Level 3 Communications: 'Why doesn't Comcast accept our offer?'

Comcast, the United States' largest cable provider, and content delivery network Level 3 Communications remain at odds over how they will work together in the future. A major issue arose between the two companies in late November, after Netflix announced Level 3 would be its primary CDN, and Comcast sought to collect new fees from Level 3 due to the massive increase in traffic the Netflix arrangement would cause.

Level 3 argued that Comcast was abusing its monopolistic position to squeeze money out of a service working "over the top" of its broadband connections. Comcast, on the other hand, said it's simply re-negotiating a "peering" (free traffic) arrangement to a "transiting" (paid traffic by volume) arrangement.

Last Week, AT&T joined in the argument, and accused Level 3 of trying to create controversy by throwing around terms like "net neutrality" and "monopoly" when the issue was about peer versus transit.

"Earlier this month Level 3 won some of NetFlix's streaming business which may have something to do with the growing traffic imbalance," Bob Quinn wrote in AT&T's Public Policy Blog. "I am confident that the CDN providers Level 3 'won' this business from had been paying Comcast to deliver this same content to Comcast's customers."

Level 3 says AT&T has missed the point completely.

"Those who keep trying, deliberately or inadvertently, to maintain that the Level 3 and Comcast disagreement is 'just a peering dispute' rather than a blatant attempt by Comcast to leverage a dominant position in the residential Internet access market are missing the point, no matter how loudly and how often they try to distract from this central issue," A statement from Level 3 said this week.

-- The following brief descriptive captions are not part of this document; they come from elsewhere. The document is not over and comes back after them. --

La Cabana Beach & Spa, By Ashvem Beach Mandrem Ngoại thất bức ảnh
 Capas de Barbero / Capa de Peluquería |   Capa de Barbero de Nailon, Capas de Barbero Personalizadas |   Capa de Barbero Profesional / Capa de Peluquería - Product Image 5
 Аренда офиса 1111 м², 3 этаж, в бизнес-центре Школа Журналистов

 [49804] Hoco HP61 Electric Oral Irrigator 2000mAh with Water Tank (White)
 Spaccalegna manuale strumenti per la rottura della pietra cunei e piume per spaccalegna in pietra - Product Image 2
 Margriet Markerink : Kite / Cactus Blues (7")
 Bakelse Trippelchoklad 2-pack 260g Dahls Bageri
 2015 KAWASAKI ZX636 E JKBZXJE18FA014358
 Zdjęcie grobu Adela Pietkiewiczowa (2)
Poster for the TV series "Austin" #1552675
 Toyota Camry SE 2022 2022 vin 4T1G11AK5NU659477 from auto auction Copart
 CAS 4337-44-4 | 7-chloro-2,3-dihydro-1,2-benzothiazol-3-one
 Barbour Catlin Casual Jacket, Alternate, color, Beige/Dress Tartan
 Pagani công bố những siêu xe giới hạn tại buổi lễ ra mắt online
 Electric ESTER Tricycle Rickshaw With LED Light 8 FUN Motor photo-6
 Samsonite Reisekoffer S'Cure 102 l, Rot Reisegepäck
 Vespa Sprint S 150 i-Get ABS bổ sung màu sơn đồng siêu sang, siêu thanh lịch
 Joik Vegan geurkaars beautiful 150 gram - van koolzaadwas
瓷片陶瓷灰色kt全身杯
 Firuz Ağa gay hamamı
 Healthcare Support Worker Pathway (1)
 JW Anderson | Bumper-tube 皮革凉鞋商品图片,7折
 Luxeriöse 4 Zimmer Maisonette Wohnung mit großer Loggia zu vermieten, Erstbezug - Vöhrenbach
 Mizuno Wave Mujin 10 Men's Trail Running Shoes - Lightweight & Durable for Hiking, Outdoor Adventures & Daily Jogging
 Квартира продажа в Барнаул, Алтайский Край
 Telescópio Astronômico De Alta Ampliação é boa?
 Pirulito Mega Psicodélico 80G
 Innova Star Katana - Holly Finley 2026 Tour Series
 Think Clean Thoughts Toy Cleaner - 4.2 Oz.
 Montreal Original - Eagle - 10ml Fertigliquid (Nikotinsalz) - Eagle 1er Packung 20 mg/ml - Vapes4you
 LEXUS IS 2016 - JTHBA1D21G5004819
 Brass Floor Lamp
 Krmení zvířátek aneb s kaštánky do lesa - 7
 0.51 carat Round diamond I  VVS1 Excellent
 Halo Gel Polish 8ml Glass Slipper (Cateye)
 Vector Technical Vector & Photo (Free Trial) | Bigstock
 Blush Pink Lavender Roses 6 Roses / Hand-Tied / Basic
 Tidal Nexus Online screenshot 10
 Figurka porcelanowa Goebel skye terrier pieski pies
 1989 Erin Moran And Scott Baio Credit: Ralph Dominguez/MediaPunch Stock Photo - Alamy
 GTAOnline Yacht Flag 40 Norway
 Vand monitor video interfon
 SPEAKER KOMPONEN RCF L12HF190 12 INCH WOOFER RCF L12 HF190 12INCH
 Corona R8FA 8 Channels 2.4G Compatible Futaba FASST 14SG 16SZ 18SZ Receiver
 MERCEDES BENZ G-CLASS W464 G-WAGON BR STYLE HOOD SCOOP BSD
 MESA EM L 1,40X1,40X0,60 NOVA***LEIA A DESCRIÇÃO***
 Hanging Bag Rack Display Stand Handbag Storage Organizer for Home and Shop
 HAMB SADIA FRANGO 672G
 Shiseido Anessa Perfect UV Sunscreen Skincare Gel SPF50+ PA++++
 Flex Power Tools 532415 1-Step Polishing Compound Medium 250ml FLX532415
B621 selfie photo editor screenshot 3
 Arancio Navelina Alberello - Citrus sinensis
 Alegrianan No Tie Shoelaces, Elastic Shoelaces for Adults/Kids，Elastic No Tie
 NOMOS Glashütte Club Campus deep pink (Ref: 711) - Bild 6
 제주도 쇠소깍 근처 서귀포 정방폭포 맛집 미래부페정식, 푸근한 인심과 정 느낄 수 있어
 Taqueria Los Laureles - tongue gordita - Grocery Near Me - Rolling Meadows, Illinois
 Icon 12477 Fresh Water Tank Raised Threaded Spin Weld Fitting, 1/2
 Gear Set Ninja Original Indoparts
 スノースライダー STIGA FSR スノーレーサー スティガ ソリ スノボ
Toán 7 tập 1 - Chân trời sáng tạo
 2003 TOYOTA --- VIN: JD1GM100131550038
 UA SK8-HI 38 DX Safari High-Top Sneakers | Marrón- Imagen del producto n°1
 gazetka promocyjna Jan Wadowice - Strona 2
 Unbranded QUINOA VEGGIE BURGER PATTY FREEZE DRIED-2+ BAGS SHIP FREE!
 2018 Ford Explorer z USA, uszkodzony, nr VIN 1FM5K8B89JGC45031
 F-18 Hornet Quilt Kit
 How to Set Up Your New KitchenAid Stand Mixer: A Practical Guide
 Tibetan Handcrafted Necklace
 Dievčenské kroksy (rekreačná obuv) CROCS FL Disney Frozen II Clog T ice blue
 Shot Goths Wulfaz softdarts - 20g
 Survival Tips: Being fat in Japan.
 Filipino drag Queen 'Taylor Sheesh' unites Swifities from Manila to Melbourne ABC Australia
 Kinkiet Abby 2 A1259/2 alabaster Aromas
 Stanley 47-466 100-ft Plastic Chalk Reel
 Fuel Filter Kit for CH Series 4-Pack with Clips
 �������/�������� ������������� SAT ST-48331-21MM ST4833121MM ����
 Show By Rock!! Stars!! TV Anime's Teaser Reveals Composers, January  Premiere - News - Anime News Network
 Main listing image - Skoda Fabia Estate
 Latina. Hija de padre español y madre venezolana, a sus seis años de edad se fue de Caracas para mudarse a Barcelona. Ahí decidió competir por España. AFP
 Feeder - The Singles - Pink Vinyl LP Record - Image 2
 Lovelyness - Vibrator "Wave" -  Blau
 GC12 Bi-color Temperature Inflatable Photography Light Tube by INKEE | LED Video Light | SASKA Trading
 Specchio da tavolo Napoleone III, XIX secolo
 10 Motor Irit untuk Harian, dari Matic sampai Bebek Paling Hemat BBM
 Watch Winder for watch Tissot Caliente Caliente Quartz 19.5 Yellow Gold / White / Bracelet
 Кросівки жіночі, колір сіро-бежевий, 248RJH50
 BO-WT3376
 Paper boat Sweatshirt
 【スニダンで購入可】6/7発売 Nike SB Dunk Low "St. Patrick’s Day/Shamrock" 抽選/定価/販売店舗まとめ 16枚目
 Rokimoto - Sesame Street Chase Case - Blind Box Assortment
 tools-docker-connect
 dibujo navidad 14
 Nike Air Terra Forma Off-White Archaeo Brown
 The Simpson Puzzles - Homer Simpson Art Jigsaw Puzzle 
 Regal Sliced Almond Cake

"A peering dispute is clearly not the issue, rather, Level 3 and many experts and industry commentators believe that Comcast wants to set a precedent allowing them to charge a 'toll' for capacity added to their 'last mile' cable Internet access network," Level 3 argues. "This is the heart of the matter since Comcast is seeking to leverage exclusive access to its local Internet access customers. If this is not true, why doesn't Comcast simply accept our offer to deliver traffic to the edge of its big cable markets?"